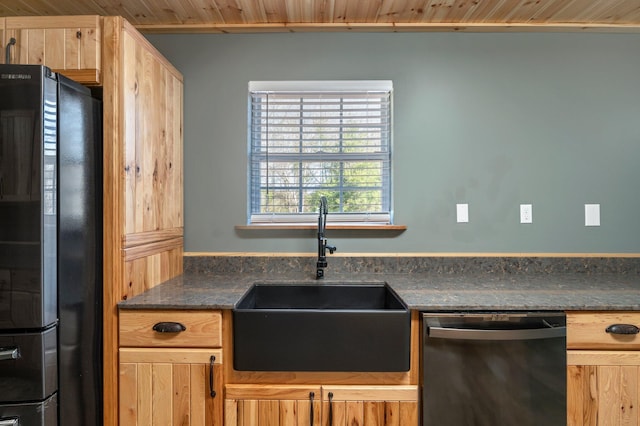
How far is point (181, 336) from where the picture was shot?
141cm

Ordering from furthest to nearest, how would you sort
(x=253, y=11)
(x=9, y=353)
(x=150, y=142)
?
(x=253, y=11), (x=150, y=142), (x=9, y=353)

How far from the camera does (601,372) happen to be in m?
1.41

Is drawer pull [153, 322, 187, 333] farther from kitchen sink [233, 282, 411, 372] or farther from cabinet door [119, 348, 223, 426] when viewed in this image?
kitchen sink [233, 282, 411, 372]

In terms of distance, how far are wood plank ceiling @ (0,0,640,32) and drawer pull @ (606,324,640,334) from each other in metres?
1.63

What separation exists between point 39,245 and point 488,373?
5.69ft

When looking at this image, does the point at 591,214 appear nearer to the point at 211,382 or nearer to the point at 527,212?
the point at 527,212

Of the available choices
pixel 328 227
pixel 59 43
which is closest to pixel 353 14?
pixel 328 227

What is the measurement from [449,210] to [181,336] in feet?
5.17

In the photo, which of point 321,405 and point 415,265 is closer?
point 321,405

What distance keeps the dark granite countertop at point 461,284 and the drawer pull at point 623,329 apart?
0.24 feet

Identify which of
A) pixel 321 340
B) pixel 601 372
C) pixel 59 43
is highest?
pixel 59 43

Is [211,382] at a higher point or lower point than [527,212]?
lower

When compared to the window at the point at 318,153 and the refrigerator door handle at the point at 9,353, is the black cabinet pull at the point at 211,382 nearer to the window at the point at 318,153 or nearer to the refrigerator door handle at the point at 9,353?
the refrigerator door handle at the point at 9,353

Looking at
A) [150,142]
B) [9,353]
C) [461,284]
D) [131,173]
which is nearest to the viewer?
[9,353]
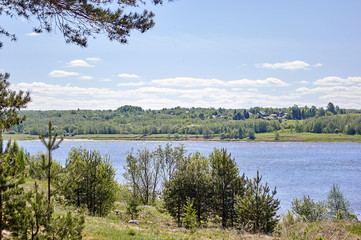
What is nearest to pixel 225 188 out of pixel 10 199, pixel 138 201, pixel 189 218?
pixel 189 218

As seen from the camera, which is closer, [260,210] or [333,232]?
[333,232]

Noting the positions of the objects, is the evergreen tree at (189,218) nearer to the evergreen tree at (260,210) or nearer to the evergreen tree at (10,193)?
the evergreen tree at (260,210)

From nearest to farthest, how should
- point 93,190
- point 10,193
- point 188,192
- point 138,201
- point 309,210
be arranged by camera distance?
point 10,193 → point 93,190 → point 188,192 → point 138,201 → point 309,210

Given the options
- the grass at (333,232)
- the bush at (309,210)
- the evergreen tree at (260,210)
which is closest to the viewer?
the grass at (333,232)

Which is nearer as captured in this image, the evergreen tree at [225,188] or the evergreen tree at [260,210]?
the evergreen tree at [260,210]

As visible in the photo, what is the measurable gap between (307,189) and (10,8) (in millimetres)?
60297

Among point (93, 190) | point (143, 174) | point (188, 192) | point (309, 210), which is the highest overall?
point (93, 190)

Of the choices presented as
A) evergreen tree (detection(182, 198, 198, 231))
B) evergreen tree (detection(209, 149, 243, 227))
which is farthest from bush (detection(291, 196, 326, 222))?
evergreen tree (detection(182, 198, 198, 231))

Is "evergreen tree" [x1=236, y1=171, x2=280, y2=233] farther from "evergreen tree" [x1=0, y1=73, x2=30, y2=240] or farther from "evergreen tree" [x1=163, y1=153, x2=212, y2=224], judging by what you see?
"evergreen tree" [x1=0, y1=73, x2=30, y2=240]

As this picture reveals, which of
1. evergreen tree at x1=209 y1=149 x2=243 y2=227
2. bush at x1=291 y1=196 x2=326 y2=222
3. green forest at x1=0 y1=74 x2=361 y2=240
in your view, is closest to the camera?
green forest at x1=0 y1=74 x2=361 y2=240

■ ■ ■ ■ ■

■ Task description
Copy out, word for word, the data from the line with "What is nearest" through the last line, including both.

■ Worked solution
What is nearest to pixel 225 188 out of pixel 10 199, pixel 138 201, pixel 189 218?
pixel 189 218

As seen from the camera, which is closer, [260,210] or [333,232]?
[333,232]

Noting the positions of the objects, is the evergreen tree at (189,218) nearer to the evergreen tree at (260,210) or nearer to the evergreen tree at (10,193)?
the evergreen tree at (260,210)

From nearest to farthest, how should
- point 93,190
- point 10,193
- point 188,192
- point 138,201
- point 309,210
be arranged by camera distance?
point 10,193 → point 93,190 → point 188,192 → point 138,201 → point 309,210

Given the options
- the grass at (333,232)
- the bush at (309,210)
- the evergreen tree at (260,210)
which is closest to the viewer?
the grass at (333,232)

Which is nearer as captured in this image, the evergreen tree at [225,188] or the evergreen tree at [260,210]?
the evergreen tree at [260,210]

As visible in the photo, what is the measurable gap between (307,189) and (10,8) (in millimetres)?
60297

Among point (93, 190) | point (143, 174) | point (188, 192) | point (309, 210), which is the highest overall?
point (93, 190)

Of the choices presented as
A) evergreen tree (detection(182, 198, 198, 231))
B) evergreen tree (detection(209, 149, 243, 227))
which is farthest from bush (detection(291, 196, 326, 222))?
evergreen tree (detection(182, 198, 198, 231))

Is "evergreen tree" [x1=236, y1=171, x2=280, y2=233] farther from "evergreen tree" [x1=0, y1=73, x2=30, y2=240] or farther from "evergreen tree" [x1=163, y1=153, x2=212, y2=224], judging by what you see?
"evergreen tree" [x1=0, y1=73, x2=30, y2=240]

As this picture reveals, which of
1. evergreen tree at x1=209 y1=149 x2=243 y2=227
2. bush at x1=291 y1=196 x2=326 y2=222
3. green forest at x1=0 y1=74 x2=361 y2=240
in your view, is closest to the camera?
green forest at x1=0 y1=74 x2=361 y2=240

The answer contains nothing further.